6c. Developing a Definition
As you test, you may find that the Skill works well when activated but doesn't activate often enough. Skill Creator has a built-in optimization loop for this: it splits test cases 60/40 into train/test, measures the execution level, generates optimization definitions, and selects a priority by test score.
One thing I learned: Claude rarely awakens Skills for short, simple requests. So make sure your test set covers enough complex information.
7. Distribution
Once your Skill is ready, you need to get it to users. The best method depends on whether it's just for you, your team, or everyone.
Getting Your Skills Out of Users
For most people, two methods cover everything:
ZIP download (claude.ai): ZIP the Skill folder and upload using Settings > Customize > Skills. One Gotcha – the ZIP must contain the folder itself at the root, not just the contents.

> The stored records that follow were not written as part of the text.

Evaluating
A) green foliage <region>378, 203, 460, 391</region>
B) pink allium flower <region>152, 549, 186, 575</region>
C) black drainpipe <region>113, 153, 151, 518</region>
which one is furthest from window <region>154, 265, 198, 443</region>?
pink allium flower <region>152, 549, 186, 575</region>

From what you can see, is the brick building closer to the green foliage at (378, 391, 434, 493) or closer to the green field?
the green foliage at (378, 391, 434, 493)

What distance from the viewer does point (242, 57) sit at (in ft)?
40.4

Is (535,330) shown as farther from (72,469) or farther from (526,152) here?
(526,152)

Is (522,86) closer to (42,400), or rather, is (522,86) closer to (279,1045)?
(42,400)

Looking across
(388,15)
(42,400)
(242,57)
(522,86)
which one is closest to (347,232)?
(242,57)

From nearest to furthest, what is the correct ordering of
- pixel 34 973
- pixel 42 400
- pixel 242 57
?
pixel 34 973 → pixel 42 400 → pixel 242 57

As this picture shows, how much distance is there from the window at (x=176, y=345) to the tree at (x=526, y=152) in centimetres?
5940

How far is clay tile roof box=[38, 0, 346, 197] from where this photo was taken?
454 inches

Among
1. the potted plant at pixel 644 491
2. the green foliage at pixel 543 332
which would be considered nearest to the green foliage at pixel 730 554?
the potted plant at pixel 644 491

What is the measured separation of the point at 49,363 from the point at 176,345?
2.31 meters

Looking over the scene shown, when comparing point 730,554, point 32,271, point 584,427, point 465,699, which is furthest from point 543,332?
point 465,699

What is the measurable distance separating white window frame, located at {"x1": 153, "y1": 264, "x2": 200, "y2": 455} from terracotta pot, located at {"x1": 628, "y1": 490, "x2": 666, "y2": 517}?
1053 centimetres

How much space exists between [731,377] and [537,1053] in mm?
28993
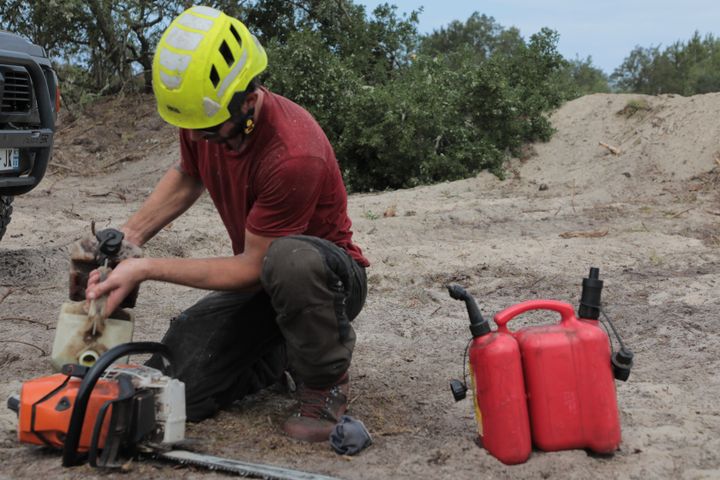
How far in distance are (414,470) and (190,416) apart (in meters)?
0.93

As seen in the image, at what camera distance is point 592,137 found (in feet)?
31.4

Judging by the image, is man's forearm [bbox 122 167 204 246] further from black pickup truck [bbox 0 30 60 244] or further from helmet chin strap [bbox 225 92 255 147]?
black pickup truck [bbox 0 30 60 244]

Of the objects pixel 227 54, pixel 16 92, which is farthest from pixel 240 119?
pixel 16 92

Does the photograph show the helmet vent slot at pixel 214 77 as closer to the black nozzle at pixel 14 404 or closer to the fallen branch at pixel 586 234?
the black nozzle at pixel 14 404

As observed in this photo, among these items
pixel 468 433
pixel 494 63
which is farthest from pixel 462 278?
pixel 494 63

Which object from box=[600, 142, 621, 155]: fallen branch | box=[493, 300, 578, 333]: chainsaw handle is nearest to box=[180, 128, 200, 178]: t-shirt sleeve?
box=[493, 300, 578, 333]: chainsaw handle

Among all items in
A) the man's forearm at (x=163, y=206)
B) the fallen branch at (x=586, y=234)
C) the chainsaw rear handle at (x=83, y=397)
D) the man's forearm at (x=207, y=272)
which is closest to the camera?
the chainsaw rear handle at (x=83, y=397)

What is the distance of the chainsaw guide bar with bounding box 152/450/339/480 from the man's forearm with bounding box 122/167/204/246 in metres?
0.90

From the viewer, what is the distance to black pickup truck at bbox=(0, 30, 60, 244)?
15.5ft

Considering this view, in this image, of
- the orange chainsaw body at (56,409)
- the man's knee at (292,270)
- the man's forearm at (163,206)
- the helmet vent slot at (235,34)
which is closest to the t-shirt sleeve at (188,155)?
the man's forearm at (163,206)

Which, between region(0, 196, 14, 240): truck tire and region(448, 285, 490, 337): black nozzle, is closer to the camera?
region(448, 285, 490, 337): black nozzle

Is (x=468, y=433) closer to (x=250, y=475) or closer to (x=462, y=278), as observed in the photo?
(x=250, y=475)

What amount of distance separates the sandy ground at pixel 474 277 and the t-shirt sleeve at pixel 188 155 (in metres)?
0.96

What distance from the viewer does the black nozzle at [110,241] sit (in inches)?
102
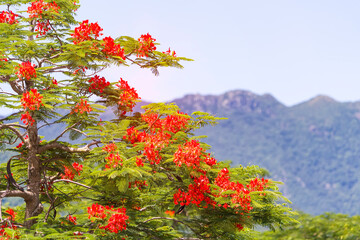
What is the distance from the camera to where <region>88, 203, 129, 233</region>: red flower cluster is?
9.03m

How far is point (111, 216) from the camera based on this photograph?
909 cm

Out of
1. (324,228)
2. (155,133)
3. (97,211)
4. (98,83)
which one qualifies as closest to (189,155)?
(155,133)

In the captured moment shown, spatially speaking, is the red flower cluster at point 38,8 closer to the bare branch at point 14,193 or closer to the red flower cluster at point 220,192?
the bare branch at point 14,193

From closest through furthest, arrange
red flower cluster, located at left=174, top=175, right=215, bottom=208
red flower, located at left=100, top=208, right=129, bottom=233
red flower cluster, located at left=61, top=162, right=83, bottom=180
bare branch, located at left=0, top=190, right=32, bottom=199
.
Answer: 1. red flower, located at left=100, top=208, right=129, bottom=233
2. red flower cluster, located at left=174, top=175, right=215, bottom=208
3. bare branch, located at left=0, top=190, right=32, bottom=199
4. red flower cluster, located at left=61, top=162, right=83, bottom=180

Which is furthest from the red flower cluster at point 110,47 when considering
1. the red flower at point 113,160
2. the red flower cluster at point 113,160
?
the red flower at point 113,160

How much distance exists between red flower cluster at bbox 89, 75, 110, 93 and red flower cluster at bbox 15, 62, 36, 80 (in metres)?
1.49

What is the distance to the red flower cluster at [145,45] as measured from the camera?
11.1 metres

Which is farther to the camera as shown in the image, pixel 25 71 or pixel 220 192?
pixel 25 71

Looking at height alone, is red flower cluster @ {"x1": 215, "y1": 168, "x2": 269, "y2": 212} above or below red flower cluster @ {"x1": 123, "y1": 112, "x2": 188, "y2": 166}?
below

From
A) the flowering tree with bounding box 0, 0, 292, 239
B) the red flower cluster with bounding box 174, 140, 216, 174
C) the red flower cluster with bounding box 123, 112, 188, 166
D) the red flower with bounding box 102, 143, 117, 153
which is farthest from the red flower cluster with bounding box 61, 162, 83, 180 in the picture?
the red flower cluster with bounding box 174, 140, 216, 174

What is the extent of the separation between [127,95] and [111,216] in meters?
3.22

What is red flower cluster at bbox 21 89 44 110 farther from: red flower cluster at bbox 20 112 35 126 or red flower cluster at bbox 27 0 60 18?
red flower cluster at bbox 27 0 60 18

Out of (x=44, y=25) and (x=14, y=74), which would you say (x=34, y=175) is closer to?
(x=14, y=74)

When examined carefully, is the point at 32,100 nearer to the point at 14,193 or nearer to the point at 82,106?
the point at 82,106
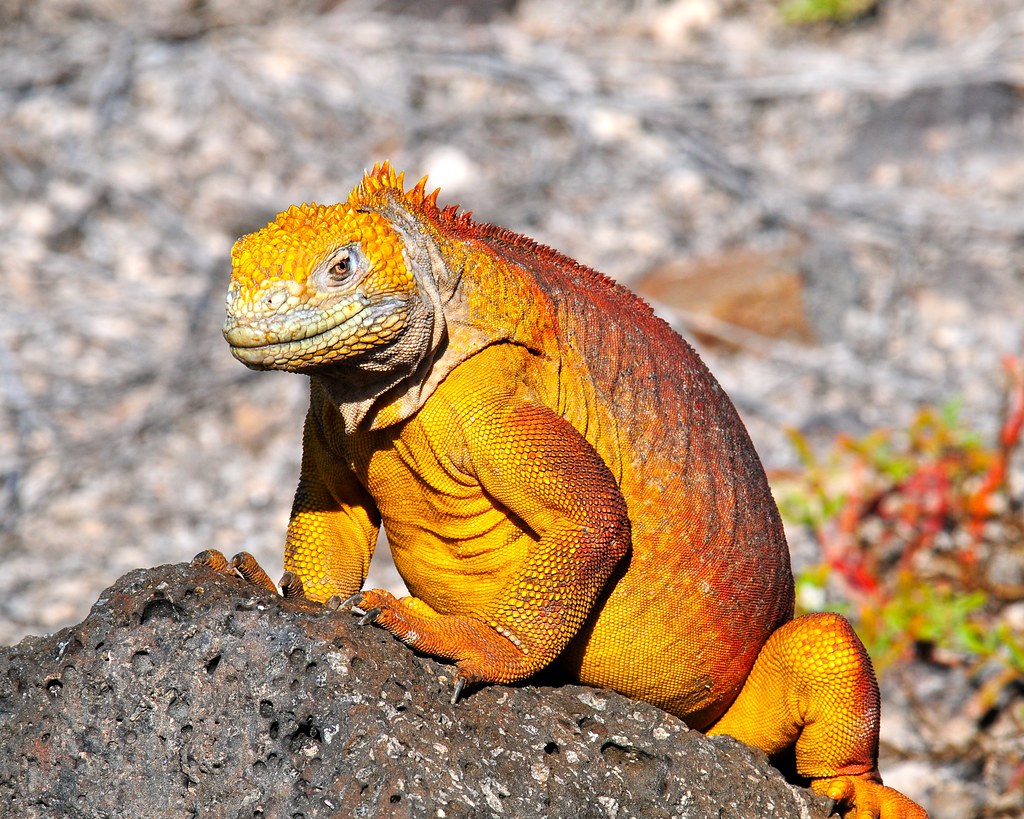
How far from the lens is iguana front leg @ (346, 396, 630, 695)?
3738 millimetres

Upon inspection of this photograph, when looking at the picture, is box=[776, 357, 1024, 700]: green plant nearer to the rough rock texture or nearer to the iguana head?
the rough rock texture

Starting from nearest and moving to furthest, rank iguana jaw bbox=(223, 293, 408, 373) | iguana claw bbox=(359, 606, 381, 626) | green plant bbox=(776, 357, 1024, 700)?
iguana jaw bbox=(223, 293, 408, 373), iguana claw bbox=(359, 606, 381, 626), green plant bbox=(776, 357, 1024, 700)

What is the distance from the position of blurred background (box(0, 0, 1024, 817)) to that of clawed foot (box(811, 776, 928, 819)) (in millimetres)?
2672

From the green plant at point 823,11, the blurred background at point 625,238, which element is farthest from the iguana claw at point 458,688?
the green plant at point 823,11

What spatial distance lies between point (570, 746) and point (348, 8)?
1158 centimetres

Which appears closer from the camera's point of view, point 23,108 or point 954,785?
point 954,785

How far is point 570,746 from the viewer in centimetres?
378

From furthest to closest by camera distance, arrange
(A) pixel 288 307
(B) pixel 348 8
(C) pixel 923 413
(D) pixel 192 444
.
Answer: (B) pixel 348 8
(D) pixel 192 444
(C) pixel 923 413
(A) pixel 288 307

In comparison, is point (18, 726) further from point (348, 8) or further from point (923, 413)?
point (348, 8)

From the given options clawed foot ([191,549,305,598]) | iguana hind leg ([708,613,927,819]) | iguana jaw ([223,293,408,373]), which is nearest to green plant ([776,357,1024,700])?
iguana hind leg ([708,613,927,819])

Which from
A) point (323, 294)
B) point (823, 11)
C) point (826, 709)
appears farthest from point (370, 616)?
point (823, 11)

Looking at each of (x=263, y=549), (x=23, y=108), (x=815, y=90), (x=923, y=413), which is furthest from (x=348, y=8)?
(x=923, y=413)

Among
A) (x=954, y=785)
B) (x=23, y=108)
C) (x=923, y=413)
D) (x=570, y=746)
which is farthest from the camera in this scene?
(x=23, y=108)

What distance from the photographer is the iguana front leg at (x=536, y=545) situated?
12.3 ft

.claude/skills/ index (Claude's code): Add the Skill to your project repo under .claude/skills/. When colleagues merge the repo, everyone gets the same Skill.
Besides this, there are many options as your distribution needs grow: Plugin Marketplace for open source distribution, Anthropic Official Marketplace for wider access, Vercel's npx skills add installation of various agents, and the Skills API for system management. I won't go into each detail here – the docs cover it well.
Before sharing, check three things: the ZIP has a root folder (not just the contents), frontmatter has both name and description within character limits, and there are no hard-coded API keys.
And one more thing – hit the version field when you review. Automatic updates will not come in otherwise. Treat user feedback such as “did not run on this information” as new test cases. The iteration loop from Step 6 does not stop when launched.
The conclusion
A skill is a reusable warning with a structure. You package what you know about the domain into something that others can install and use.
Flow: decide if you need a Skill, MCP, or Subagent. Design using shapes and write a truly evocative description. Choose a simple pattern that works. Explore with dirty, practical instructions. Submit it and keep repeating.
The talent is young and there is a lot of space. If you keep doing the same analysis, the same review, the same formatting task over and over again, that repetition is your skill waiting to be built.
If you have any questions or want to share what you have, find me on LinkedIn.